Problem: Return the listing in full. Keep each line exactly as it is.

(Entries supplied begins)

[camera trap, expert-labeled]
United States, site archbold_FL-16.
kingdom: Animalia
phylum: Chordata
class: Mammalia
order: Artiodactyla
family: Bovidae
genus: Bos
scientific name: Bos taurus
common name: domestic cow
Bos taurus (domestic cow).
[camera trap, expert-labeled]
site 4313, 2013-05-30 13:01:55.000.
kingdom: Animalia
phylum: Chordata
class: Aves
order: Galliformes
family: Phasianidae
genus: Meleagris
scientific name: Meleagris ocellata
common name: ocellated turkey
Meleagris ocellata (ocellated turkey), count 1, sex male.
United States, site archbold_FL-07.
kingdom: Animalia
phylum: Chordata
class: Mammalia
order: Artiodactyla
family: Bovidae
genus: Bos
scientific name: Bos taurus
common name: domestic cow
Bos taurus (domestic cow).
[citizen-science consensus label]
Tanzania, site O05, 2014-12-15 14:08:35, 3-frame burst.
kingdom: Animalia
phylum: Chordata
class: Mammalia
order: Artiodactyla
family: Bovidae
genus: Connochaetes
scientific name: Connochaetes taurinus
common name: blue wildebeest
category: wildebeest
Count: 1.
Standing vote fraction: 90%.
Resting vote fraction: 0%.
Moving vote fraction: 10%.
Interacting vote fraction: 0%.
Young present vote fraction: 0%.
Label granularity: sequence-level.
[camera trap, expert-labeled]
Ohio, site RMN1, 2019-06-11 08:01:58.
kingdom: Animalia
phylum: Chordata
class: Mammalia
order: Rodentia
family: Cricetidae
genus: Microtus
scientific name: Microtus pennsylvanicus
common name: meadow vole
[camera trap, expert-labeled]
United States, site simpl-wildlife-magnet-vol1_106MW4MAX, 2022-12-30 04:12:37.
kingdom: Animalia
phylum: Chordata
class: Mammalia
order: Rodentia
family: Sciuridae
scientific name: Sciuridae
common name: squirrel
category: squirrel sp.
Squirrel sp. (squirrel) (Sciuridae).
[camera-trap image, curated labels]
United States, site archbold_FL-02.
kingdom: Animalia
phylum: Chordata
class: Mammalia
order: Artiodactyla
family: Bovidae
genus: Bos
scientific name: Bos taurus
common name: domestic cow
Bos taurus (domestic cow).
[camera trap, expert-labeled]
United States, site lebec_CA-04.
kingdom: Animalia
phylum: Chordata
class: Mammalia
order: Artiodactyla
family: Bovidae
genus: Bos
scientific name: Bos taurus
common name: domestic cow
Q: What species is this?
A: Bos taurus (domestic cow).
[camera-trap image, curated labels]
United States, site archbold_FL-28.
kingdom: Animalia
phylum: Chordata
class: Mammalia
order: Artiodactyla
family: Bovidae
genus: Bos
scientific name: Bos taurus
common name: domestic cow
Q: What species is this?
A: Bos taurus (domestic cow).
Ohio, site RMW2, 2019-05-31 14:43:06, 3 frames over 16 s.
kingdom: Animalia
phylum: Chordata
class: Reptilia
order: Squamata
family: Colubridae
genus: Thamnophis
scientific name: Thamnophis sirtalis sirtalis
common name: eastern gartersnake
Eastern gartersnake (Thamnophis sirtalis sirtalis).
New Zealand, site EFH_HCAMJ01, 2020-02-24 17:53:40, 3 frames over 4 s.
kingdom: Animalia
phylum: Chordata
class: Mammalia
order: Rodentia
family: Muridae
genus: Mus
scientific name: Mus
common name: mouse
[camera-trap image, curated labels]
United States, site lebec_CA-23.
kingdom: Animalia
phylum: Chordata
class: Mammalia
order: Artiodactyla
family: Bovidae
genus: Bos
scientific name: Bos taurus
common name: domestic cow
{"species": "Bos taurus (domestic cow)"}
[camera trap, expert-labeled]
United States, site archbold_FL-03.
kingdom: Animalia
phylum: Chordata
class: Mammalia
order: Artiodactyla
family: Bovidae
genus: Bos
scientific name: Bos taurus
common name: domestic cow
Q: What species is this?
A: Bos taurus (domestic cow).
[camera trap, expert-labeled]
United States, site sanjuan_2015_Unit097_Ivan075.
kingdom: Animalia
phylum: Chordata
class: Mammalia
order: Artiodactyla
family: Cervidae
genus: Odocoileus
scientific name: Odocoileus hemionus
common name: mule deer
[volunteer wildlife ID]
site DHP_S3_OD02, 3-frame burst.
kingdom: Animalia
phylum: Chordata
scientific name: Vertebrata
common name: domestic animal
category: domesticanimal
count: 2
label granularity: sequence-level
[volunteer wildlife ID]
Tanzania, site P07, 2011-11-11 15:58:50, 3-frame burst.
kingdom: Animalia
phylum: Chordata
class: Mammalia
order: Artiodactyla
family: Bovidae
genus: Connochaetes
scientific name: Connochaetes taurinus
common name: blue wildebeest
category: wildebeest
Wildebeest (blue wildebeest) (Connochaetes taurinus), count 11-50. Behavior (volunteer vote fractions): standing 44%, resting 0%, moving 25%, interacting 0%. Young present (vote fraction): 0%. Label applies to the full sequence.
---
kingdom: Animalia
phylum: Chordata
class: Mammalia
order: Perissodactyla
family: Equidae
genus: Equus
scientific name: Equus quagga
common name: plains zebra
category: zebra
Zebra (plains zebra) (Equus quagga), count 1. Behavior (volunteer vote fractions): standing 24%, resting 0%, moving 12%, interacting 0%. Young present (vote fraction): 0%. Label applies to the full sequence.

(Entries supplied ends)

Output of the task:
[camera trap, expert-labeled]
United States, site archbold_FL-16.
kingdom: Animalia
phylum: Chordata
class: Mammalia
order: Artiodactyla
family: Bovidae
genus: Bos
scientific name: Bos taurus
common name: domestic cow
Bos taurus (domestic cow).
[camera trap, expert-labeled]
site 4313, 2013-05-30 13:01:55.000.
kingdom: Animalia
phylum: Chordata
class: Aves
order: Galliformes
family: Phasianidae
genus: Meleagris
scientific name: Meleagris ocellata
common name: ocellated turkey
Meleagris ocellata (ocellated turkey), count 1, sex male.
United States, site archbold_FL-07.
kingdom: Animalia
phylum: Chordata
class: Mammalia
order: Artiodactyla
family: Bovidae
genus: Bos
scientific name: Bos taurus
common name: domestic cow
Bos taurus (domestic cow).
[citizen-science consensus label]
Tanzania, site O05, 2014-12-15 14:08:35, 3-frame burst.
kingdom: Animalia
phylum: Chordata
class: Mammalia
order: Artiodactyla
family: Bovidae
genus: Connochaetes
scientific name: Connochaetes taurinus
common name: blue wildebeest
category: wildebeest
Count: 1.
Standing vote fraction: 90%.
Resting vote fraction: 0%.
Moving vote fraction: 10%.
Interacting vote fraction: 0%.
Young present vote fraction: 0%.
Label granularity: sequence-level.
[camera trap, expert-labeled]
Ohio, site RMN1, 2019-06-11 08:01:58.
kingdom: Animalia
phylum: Chordata
class: Mammalia
order: Rodentia
family: Cricetidae
genus: Microtus
scientific name: Microtus pennsylvanicus
common name: meadow vole
[camera trap, expert-labeled]
United States, site simpl-wildlife-magnet-vol1_106MW4MAX, 2022-12-30 04:12:37.
kingdom: Animalia
phylum: Chordata
class: Mammalia
order: Rodentia
family: Sciuridae
scientific name: Sciuridae
common name: squirrel
category: squirrel sp.
Squirrel sp. (squirrel) (Sciuridae).
[camera-trap image, curated labels]
United States, site archbold_FL-02.
kingdom: Animalia
phylum: Chordata
class: Mammalia
order: Artiodactyla
family: Bovidae
genus: Bos
scientific name: Bos taurus
common name: domestic cow
Bos taurus (domestic cow).
[camera trap, expert-labeled]
United States, site lebec_CA-04.
kingdom: Animalia
phylum: Chordata
class: Mammalia
order: Artiodactyla
family: Bovidae
genus: Bos
scientific name: Bos taurus
common name: domestic cow
Q: What species is this?
A: Bos taurus (domestic cow).
[camera-trap image, curated labels]
United States, site archbold_FL-28.
kingdom: Animalia
phylum: Chordata
class: Mammalia
order: Artiodactyla
family: Bovidae
genus: Bos
scientific name: Bos taurus
common name: domestic cow
Q: What species is this?
A: Bos taurus (domestic cow).
Ohio, site RMW2, 2019-05-31 14:43:06, 3 frames over 16 s.
kingdom: Animalia
phylum: Chordata
class: Reptilia
order: Squamata
family: Colubridae
genus: Thamnophis
scientific name: Thamnophis sirtalis sirtalis
common name: eastern gartersnake
Eastern gartersnake (Thamnophis sirtalis sirtalis).
New Zealand, site EFH_HCAMJ01, 2020-02-24 17:53:40, 3 frames over 4 s.
kingdom: Animalia
phylum: Chordata
class: Mammalia
order: Rodentia
family: Muridae
genus: Mus
scientific name: Mus
common name: mouse
[camera-trap image, curated labels]
United States, site lebec_CA-23.
kingdom: Animalia
phylum: Chordata
class: Mammalia
order: Artiodactyla
family: Bovidae
genus: Bos
scientific name: Bos taurus
common name: domestic cow
{"species": "Bos taurus (domestic cow)"}
[camera trap, expert-labeled]
United States, site archbold_FL-03.
kingdom: Animalia
phylum: Chordata
class: Mammalia
order: Artiodactyla
family: Bovidae
genus: Bos
scientific name: Bos taurus
common name: domestic cow
Q: What species is this?
A: Bos taurus (domestic cow).
[camera trap, expert-labeled]
United States, site sanjuan_2015_Unit097_Ivan075.
kingdom: Animalia
phylum: Chordata
class: Mammalia
order: Artiodactyla
family: Cervidae
genus: Odocoileus
scientific name: Odocoileus hemionus
common name: mule deer
[volunteer wildlife ID]
site DHP_S3_OD02, 3-frame burst.
kingdom: Animalia
phylum: Chordata
scientific name: Vertebrata
common name: domestic animal
category: domesticanimal
count: 2
label granularity: sequence-level
[volunteer wildlife ID]
Tanzania, site P07, 2011-11-11 15:58:50, 3-frame burst.
kingdom: Animalia
phylum: Chordata
class: Mammalia
order: Artiodactyla
family: Bovidae
genus: Connochaetes
scientific name: Connochaetes taurinus
common name: blue wildebeest
category: wildebeest
Wildebeest (blue wildebeest) (Connochaetes taurinus), count 11-50. Behavior (volunteer vote fractions): standing 44%, resting 0%, moving 25%, interacting 0%. Young present (vote fraction): 0%. Label applies to the full sequence.
---
kingdom: Animalia
phylum: Chordata
class: Mammalia
order: Perissodactyla
family: Equidae
genus: Equus
scientific name: Equus quagga
common name: plains zebra
category: zebra
Zebra (plains zebra) (Equus quagga), count 1. Behavior (volunteer vote fractions): standing 24%, resting 0%, moving 12%, interacting 0%. Young present (vote fraction): 0%. Label applies to the full sequence.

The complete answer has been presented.